Le questioni di lana caprina non mi hanno mai affascinata.Pertanto è solo per amore di precisione che sento di fare una precisazione. 

Una cosa è pensare *solo* ad andare in discoteca, una cosa è pensare *ancora *ad andare in discoteca. 

Nel primo caso stiamo dicendo che la persona pensa *solamente* ad andare in discoteca, questo è il suo unico interesse, preoccupazione ecc, 

Nel secondo caso diciamo una cosa diversa: egli pensa *anche ora* ad andare in discoteca, malgrado non abbia più l'età per farlo, (o noi riteniamo che non l'abbia più)

Penso solo a lei = è l'unica persona a cui penso
penso ancora a lei = non l'ho dimenticata

A settant'anni pensa solo a correre dietro alle donne = pensa solamente a quello
a settant'anni pensa ancora a correre dietro alle donne = non è troppo vecchio per correre dietro alle donne

Ho solo una possibilità di vincere = quell'unica possibilità
Ho ancora  possibilità di vincere = mi è tutt'ora possibile vincere

Risposi al telefono. 
Era solo lui = sono delusa perchè aspettavo qualcun altro
era ancora lui = mi ha chiamato di nuovo.



honeyheart said:


> Si usa molto anche in spagnolo, ma non mi sembra sia il caso di questa frase. Io ho pensato esattamente l'opposto: che è proprio quello che vuole dire, ma lo dice con sarcasmo:
> 
> _"A vent'anni pensano ad andare in discoteca: se non sono menomati, poco gli manca."_


 

Certo che è sarcastica, il senso di tutte queste espressioni è per lo più quello di affermare proprio quello che si nega di voler fare.
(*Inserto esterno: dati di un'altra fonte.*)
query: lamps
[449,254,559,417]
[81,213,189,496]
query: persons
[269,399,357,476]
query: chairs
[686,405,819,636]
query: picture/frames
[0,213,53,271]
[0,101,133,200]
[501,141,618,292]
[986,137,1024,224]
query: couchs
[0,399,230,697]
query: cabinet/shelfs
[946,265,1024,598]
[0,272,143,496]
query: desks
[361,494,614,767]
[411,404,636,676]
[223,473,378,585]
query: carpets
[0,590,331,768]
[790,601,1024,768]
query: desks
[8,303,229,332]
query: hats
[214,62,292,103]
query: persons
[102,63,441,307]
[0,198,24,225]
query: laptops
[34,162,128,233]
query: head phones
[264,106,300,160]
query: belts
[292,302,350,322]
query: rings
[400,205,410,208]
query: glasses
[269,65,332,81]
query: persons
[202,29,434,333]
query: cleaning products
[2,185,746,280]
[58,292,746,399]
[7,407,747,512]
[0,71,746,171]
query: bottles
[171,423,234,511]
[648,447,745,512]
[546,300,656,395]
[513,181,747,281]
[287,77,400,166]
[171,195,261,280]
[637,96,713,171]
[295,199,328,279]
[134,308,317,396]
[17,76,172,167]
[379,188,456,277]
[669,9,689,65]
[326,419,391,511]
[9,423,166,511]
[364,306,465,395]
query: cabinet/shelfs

Se dico: *"non è per parlarne male, ma la sorella di X è un po' svampita",* 

in teoria sto dicendo che non voglio parlare male della sorella di X, eppure non solo è quello che sto facendo, ma, nella maggior parte dei casi, è proprio quello che voglio fare, anche se per una forma di pudore o di ipocrisia, faccio precedere il mio giudizio negativo da una frase che assicura la mia buona fede.
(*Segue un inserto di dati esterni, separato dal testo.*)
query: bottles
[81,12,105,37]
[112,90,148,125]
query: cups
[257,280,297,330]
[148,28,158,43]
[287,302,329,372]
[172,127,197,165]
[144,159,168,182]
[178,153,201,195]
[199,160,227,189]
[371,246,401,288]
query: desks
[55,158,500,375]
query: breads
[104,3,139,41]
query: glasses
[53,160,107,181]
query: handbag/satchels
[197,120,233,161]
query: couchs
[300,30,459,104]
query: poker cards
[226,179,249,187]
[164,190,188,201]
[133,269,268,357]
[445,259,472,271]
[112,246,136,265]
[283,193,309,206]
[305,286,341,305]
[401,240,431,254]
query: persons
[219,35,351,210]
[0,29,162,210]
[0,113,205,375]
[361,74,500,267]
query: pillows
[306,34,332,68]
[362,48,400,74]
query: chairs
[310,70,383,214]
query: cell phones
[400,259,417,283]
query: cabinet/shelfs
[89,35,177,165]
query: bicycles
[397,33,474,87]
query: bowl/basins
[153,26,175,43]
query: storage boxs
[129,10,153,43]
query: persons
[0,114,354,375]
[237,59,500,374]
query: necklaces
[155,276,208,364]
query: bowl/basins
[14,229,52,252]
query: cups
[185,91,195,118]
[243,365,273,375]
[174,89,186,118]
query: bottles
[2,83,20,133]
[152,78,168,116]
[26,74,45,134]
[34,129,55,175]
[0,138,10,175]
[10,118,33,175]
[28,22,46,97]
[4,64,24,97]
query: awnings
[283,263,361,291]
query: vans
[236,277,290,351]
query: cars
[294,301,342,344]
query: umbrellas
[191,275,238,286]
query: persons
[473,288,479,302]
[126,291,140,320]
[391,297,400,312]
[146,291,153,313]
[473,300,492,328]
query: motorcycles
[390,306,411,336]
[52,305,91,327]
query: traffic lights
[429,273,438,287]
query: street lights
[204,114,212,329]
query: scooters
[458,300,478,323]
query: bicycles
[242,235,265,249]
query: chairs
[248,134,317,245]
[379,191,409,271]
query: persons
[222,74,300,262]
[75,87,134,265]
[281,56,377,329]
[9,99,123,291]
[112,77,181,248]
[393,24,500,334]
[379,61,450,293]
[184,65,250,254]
il processo mentale che sta dietro è il seguente:
questi ragazzi sono dei deficienti, a vent'anni pensano ancora alla discoteca. Però non voglio mica dire che sono deficienti. Eh no, io questo non l'ho proprio detto. Anzi, io metto le mani avanti e affermo:
(quello che dico) *non è per dire che sono deficienti, però* (certo che se) *a vent'anni pensano ancora ad andare in discoteca* (un po' deficienti devono esserlo, ma a questa conclusione ci arrivate da soli in base alle mie premesse. A me non fate dire cose scomode)


----------



## chlapec

annapo said:


> Le questioni di lana caprina non mi hanno mai affascinata.Pertanto è solo per amore di precisione che sento di fare una precisazione.
> 
> Una cosa è pensare *solo* ad andare in discoteca, una cosa è pensare *ancora *ad andare in discoteca.
> 
> Nel primo caso stiamo dicendo che la persona pensa *solamente* ad andare in discoteca, questo è il suo unico interesse, preoccupazione ecc,
> 
> Nel secondo caso diciamo una cosa diversa: egli pensa *anche ora* ad andare in discoteca, malgrado non abbia più l'età per farlo, (o noi riteniamo che non l'abbia più)


 
Annapo, forse non mi sono saputo spiegare. Evidentemente, conosco la differenza fra *sólo* e *todavía*. E sono ASSOLUTAMENTE d'accordo con la tua spiegazione/interpretazione sul tono sarcastico ecc ecc. Quello che volevo dire è che se traduciamo allo spagnolo la frase iniziale senza aggiungere qualcosa come *sólo* -oppure *todavía*, se veramente è l'unico senso che possa aver la frase, ed io ci credo, posto che la madrelingua sei tu-, allora, la frase rimane incompleta e difficile da capire per un spagnolo. Infatti, nei tuoi interventi impieghi sempre *ancora*, benché *nella frase originale non c'è*. Non è possibile che anche nella frase iniziale in italiano manchi qualcosa??


----------